The Swap: Spaghetti Squash for Spaghetti
Given its moniker, it should come as no surprise that cooked spaghetti squash can be pulled up into strands that are similar to starch-based noodles but with significantly fewer calories. In fact, a cup of prepared spaghetti squash has just 42 calories, vs. 174 in regular spaghetti. Simply slice a squash in half, scoop out the seeds and roast in the oven until fork tender. Use a fork to scrape the flesh into veggie noodles and adorn with your favorite pasta toppings. And because the volume of food on your plate will be similar, your brain will be tricked into thinking you are eating more calories than you actually are, thereby promoting satiety.
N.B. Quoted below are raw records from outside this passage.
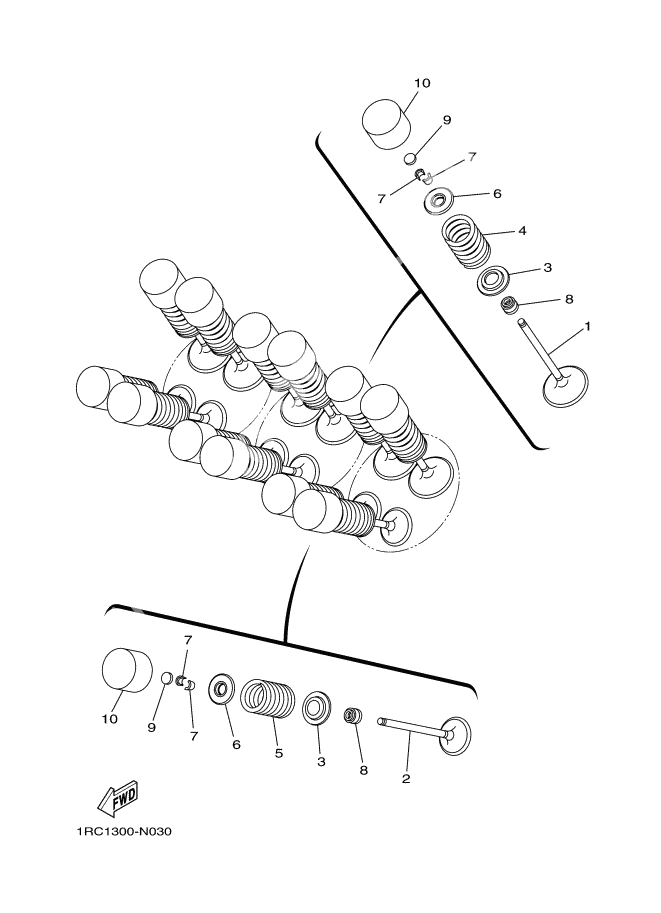 10
9
7
7
6
4
3
8
1

7
10
9
7
6
5
3
8
2

FWD

1RC1300-N030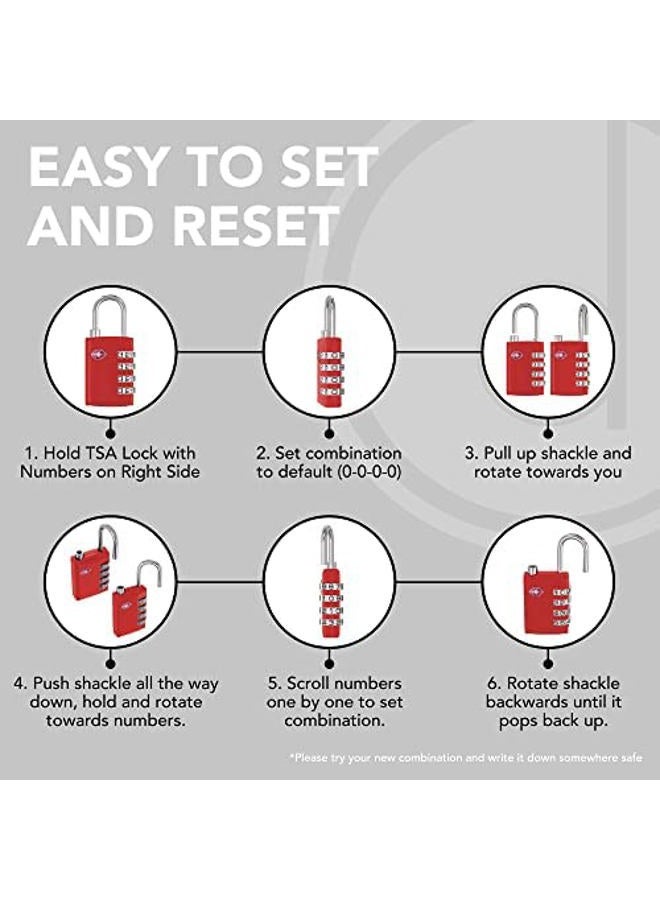 EASY TO SET AND RESET

1. Hold TSA Lock with Numbers on Right Side

2. Set combination to default (0-0-0-0)

3. Pull up shackle and rotate towards you

4. Push shackle all the way down, hold and rotate towards numbers.

5. Scroll numbers one by one to set combination.

6. Rotate shackle backwards until it pops back up.

*Please try your new combination and write it down somewhere safe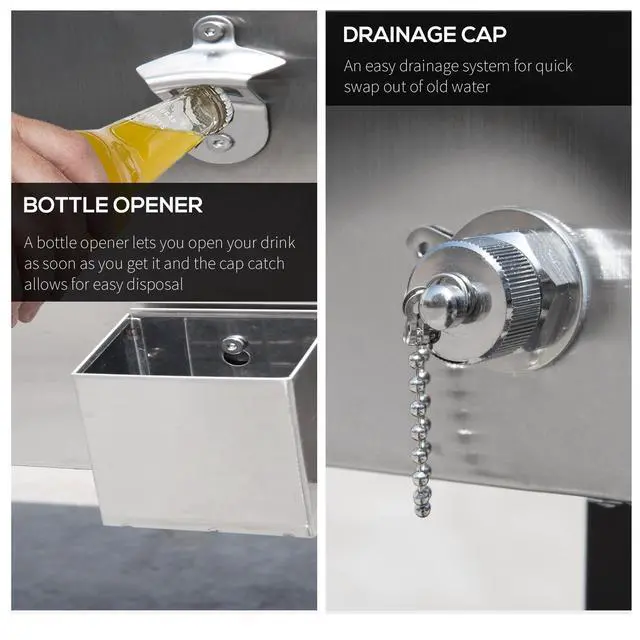 BOTTLE OPENER

A bottle opener lets you open your drink as soon as you get it and the cap catch allows for easy disposal

DRAINAGE CAP

An easy drainage system for quick swap out of old water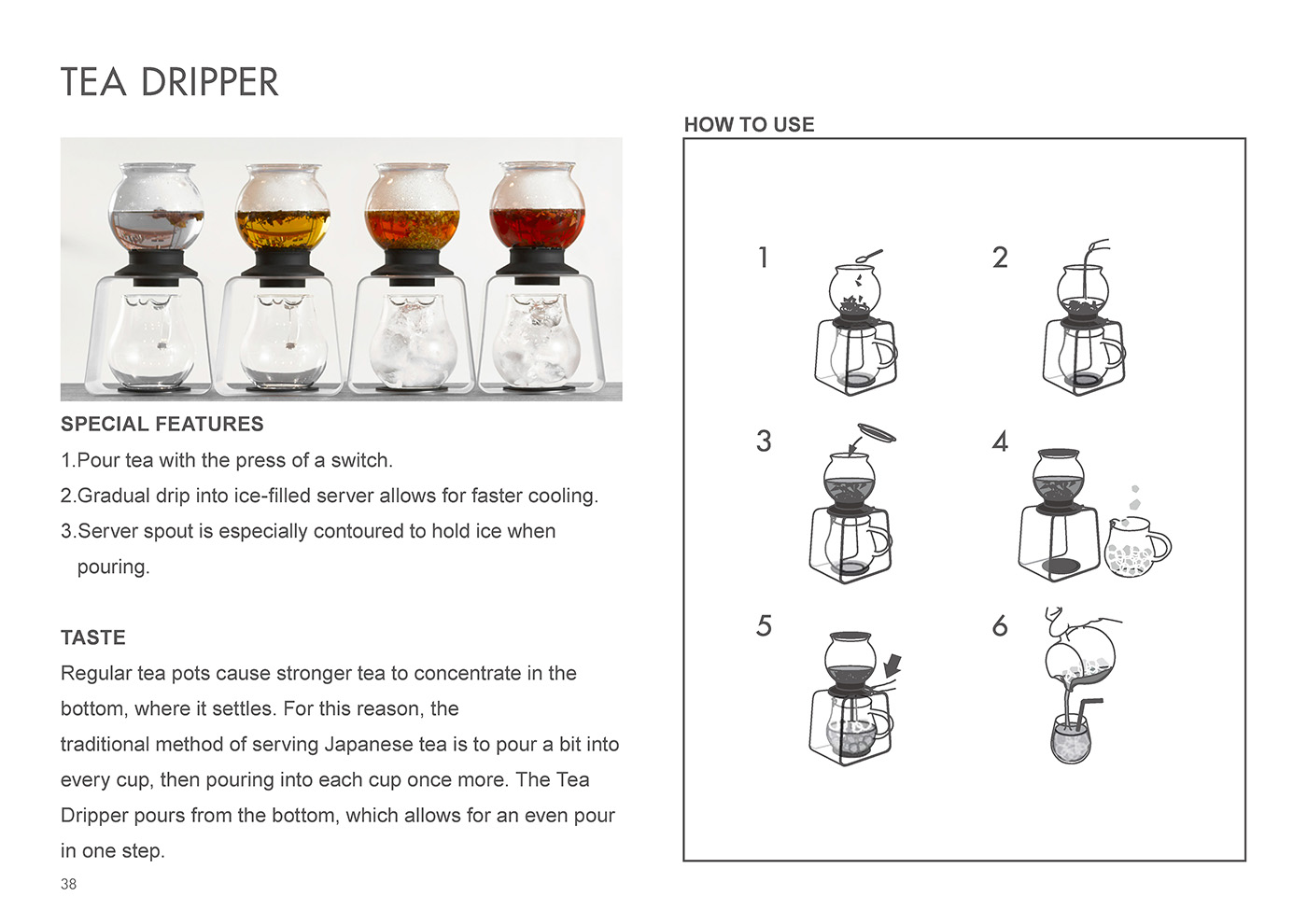 TEA DRIPPER

SPECIAL FEATURES

1.Pour tea with the press of a switch.

2.Gradual drip into ice-filled server allows for faster cooling.

3.Server spout is especially contoured to hold ice when pouring.

TASTE

Regular tea pots cause stronger tea to concentrate in the bottom, where it settles. For this reason, the traditional method of serving Japanese tea is to pour a bit into every cup, then pouring into each cup once more. The Tea Dripper pours from the bottom, which allows for an even pour in one step.

38

HOW TO USE

1

2

3

4

5

6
The Swap: Bananas for Diary Ice Cream
Stealing a trick from the raw-food world, try freezing bananas and pureeing them in a food processor or high-powered blender. The result is a frozen treat with a delicious creamy consistency. The payoff is that you get a bowl of subzero goodness minus the extra fat and sugar calories in tubs of traditional ice cream. The process is simple: Freeze chunks of banana on a baking sheet and then puree until creamy but not melted. From there, feel free to experiment with add-ins like cocoa powder, cinnamon and even protein powder for a post-workout treat.